▶ SHORT PROBLEM A: Express the entries below as a Markdown table with the columns Row and Line. Begin at the line in the entries that has "When comparing the", continue through the end of the entries, skip blank lines, and leave the pictures out.
━━━ TEXT EXTRACT
This is for a new feature on http://cssfingerprint.com (see /about for general info).
The feature looks up the sites you've visited in a database of site demographics, and tries to guess what your demographic stats are based on that.
All my demgraphics are in 0..1 probability format, not ratios or absolute numbers or the like.
Essentially, you have a large number of data points that each tend you towards their own demographics. However, just taking the average is poor, because it means that by adding in a lot of generic data, the number goes down.
For example, suppose you've visited sites S0..S50. All except S0 are 48% female; S0 is 100% male. If I'm guessing your gender, I want to have a value close to 100%, not just the 49% that a straight average would give.
Also, consider that most demographics (i.e. everything other than gender) does not have the average at 50%. For example, the average probability of having kids 0-17 is ~37%. The more a given site's demographics are different from this average (e.g. maybe it's a site for parents, or for child-free people), the more it should count in my guess of your status.
What's the best way to calculate this?
For extra credit: what's the best way to calculate this, that is also cheap & easy to do in mysql?
ETA: I think that something approximating what I want is Φ(AVG(z-score ^ 2, sign preserved)). But I'm not sure if this is a good weighting function.
(Φ is the standard normal distribution function - http://en.wikipedia.org/wiki/Standard_normal_distribution#Definition)
A good framework for these kinds of calculations is Bayesian inference. You have a prior distribution of the demographics - eg 50% male, 37% childless, etc. Preferrably, you would have it multivariately: 10% male childless 0-17 Caucasian ..., but you can start with one-at-a-time.
━━━━━━
▶ SHORT PROBLEM B: From the thread on guessing demographics from visited sites, extract the passage word for word, starting at the words "Essentially, you have" and stopping after "number goes down.".
━━━ THE INPUT
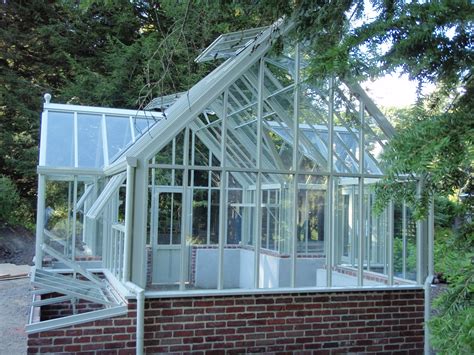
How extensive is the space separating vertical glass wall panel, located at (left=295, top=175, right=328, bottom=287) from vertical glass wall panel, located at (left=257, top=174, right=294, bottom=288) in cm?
52

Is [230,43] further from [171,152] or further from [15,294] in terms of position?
[15,294]

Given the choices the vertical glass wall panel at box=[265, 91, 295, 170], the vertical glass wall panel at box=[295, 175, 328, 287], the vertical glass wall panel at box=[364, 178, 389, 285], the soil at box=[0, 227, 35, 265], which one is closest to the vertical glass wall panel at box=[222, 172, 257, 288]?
the vertical glass wall panel at box=[295, 175, 328, 287]

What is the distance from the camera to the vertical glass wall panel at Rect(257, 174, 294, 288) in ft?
26.2

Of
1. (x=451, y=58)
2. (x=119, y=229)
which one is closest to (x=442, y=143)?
(x=451, y=58)

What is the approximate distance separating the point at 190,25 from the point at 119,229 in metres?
2.80

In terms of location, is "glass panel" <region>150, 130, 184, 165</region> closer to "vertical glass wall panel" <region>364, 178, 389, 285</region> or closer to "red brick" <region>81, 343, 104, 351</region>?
"red brick" <region>81, 343, 104, 351</region>

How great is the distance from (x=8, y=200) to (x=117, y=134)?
375 inches

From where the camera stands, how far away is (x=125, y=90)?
696 inches

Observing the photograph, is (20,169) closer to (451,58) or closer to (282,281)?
(282,281)

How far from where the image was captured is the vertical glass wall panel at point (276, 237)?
798 centimetres

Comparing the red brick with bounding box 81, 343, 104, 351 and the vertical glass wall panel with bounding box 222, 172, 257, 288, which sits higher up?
the vertical glass wall panel with bounding box 222, 172, 257, 288

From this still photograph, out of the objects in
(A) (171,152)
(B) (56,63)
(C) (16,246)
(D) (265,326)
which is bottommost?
(C) (16,246)

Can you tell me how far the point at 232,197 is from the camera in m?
9.23

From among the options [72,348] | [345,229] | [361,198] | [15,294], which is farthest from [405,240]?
[15,294]
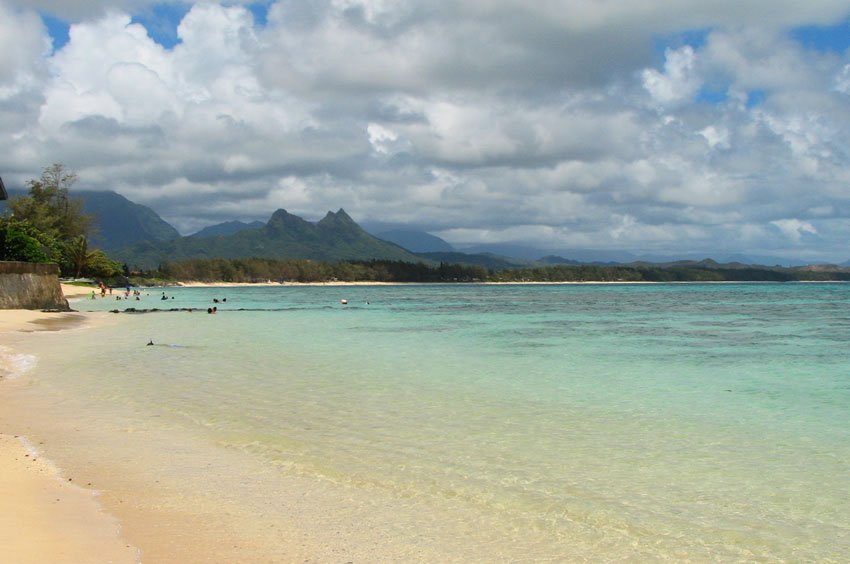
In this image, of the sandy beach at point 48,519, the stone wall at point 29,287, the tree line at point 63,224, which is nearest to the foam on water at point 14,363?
the sandy beach at point 48,519

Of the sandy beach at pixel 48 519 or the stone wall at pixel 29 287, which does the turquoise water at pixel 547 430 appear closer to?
the sandy beach at pixel 48 519

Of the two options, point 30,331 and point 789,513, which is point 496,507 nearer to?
point 789,513

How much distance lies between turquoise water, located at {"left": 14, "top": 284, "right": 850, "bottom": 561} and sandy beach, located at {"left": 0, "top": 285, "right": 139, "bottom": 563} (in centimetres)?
271

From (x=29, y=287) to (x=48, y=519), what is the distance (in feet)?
147

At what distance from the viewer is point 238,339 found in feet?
109

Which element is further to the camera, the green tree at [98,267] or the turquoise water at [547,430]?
the green tree at [98,267]

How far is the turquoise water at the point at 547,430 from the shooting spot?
7387 mm

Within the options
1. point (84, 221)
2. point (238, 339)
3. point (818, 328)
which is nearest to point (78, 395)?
point (238, 339)

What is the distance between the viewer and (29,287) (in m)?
44.9

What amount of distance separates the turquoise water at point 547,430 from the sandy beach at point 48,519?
8.90ft

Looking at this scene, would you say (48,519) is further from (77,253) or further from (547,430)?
(77,253)

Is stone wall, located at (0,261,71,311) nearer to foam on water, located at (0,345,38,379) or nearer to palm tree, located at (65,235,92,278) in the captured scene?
foam on water, located at (0,345,38,379)

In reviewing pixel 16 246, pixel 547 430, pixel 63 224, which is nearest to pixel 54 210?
pixel 63 224

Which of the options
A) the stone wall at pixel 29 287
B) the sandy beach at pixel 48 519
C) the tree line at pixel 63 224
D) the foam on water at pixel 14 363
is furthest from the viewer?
the tree line at pixel 63 224
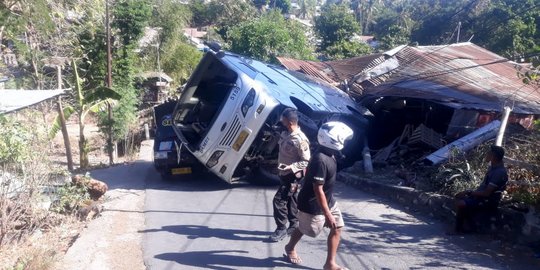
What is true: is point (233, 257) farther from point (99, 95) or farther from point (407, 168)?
point (99, 95)

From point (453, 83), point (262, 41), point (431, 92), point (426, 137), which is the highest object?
point (262, 41)

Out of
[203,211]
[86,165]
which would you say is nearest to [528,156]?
[203,211]

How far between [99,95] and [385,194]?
857 centimetres

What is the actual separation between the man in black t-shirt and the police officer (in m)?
0.82

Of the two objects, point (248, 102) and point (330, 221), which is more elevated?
point (248, 102)

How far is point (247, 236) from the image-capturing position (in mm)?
6836

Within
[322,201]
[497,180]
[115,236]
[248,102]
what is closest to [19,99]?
[248,102]

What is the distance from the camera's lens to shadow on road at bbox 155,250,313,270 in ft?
18.9

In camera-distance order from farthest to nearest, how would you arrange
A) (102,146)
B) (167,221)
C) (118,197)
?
(102,146)
(118,197)
(167,221)

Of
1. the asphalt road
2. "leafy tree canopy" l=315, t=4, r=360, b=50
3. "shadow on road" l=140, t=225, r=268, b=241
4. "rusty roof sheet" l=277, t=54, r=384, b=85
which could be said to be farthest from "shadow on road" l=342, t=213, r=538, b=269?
"leafy tree canopy" l=315, t=4, r=360, b=50

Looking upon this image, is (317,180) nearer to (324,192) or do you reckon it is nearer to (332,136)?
(324,192)

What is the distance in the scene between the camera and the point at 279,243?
651 cm

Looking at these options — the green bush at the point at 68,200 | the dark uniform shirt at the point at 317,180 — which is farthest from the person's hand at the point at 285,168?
the green bush at the point at 68,200

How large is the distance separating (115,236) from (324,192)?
117 inches
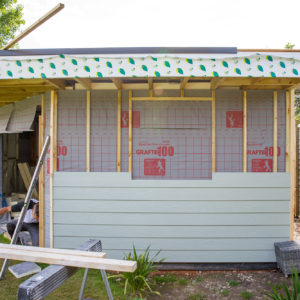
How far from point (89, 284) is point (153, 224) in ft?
3.69

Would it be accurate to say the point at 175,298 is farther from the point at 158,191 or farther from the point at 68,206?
the point at 68,206

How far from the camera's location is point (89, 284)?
3.21 meters

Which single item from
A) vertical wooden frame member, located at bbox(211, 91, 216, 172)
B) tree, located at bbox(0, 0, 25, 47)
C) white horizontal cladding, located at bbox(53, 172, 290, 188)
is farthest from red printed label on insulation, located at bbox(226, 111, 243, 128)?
tree, located at bbox(0, 0, 25, 47)

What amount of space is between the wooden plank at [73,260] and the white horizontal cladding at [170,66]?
1842mm

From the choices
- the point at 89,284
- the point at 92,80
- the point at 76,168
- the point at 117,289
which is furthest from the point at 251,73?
the point at 89,284

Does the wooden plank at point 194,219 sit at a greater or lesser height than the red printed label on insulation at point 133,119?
lesser

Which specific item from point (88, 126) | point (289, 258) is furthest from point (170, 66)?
point (289, 258)

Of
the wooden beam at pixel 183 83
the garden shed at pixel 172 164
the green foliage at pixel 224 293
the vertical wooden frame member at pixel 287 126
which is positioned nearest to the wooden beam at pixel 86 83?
the garden shed at pixel 172 164

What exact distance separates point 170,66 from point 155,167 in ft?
5.10

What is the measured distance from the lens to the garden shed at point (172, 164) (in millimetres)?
3693

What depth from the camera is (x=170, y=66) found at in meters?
2.82

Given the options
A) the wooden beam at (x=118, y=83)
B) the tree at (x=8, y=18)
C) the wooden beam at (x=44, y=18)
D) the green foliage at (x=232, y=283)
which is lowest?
the green foliage at (x=232, y=283)

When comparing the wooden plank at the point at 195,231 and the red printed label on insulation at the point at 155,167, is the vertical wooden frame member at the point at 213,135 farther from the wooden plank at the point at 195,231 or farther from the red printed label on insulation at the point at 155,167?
the wooden plank at the point at 195,231

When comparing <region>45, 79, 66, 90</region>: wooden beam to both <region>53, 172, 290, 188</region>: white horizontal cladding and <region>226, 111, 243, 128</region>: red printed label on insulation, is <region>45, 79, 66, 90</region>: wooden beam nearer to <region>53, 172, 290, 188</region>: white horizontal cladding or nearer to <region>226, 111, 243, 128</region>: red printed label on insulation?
<region>53, 172, 290, 188</region>: white horizontal cladding
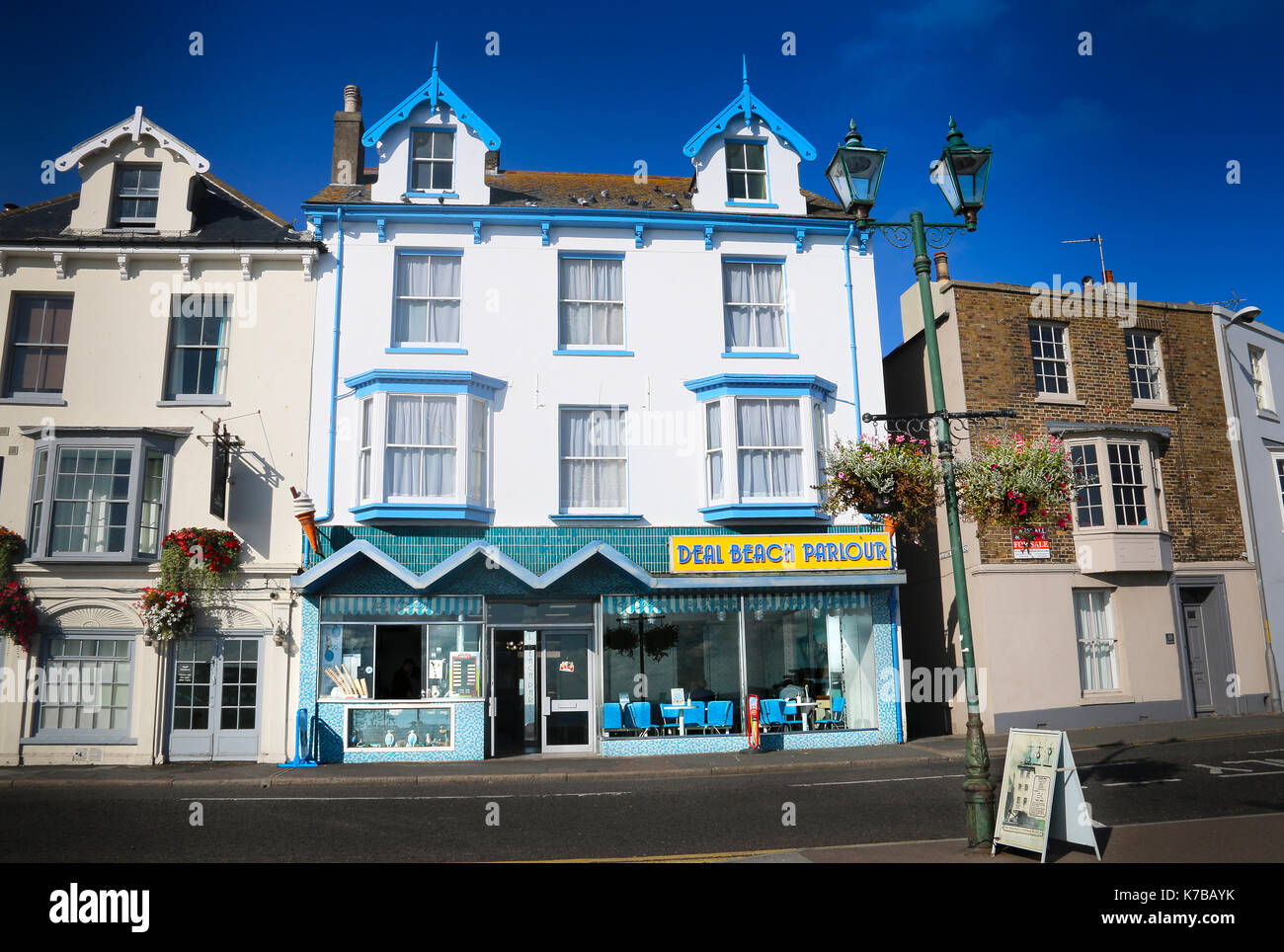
━━━━━━
▶ PROBLEM SOLUTION A:
| Row | Line |
|---|---|
| 1 | When comparing the wooden plank at the point at 195,231 and the red printed label on insulation at the point at 155,167, is the vertical wooden frame member at the point at 213,135 farther from the wooden plank at the point at 195,231 or farther from the red printed label on insulation at the point at 155,167? |
| 2 | the wooden plank at the point at 195,231 |
| 3 | When comparing <region>45, 79, 66, 90</region>: wooden beam to both <region>53, 172, 290, 188</region>: white horizontal cladding and <region>226, 111, 243, 128</region>: red printed label on insulation, is <region>45, 79, 66, 90</region>: wooden beam nearer to <region>53, 172, 290, 188</region>: white horizontal cladding or nearer to <region>226, 111, 243, 128</region>: red printed label on insulation? |
| 4 | <region>53, 172, 290, 188</region>: white horizontal cladding |

▶ PROBLEM SOLUTION B:
Essentially, you have a large number of data points that each tend you towards their own demographics. However, just taking the average is poor, because it means that by adding in a lot of generic data, the number goes down.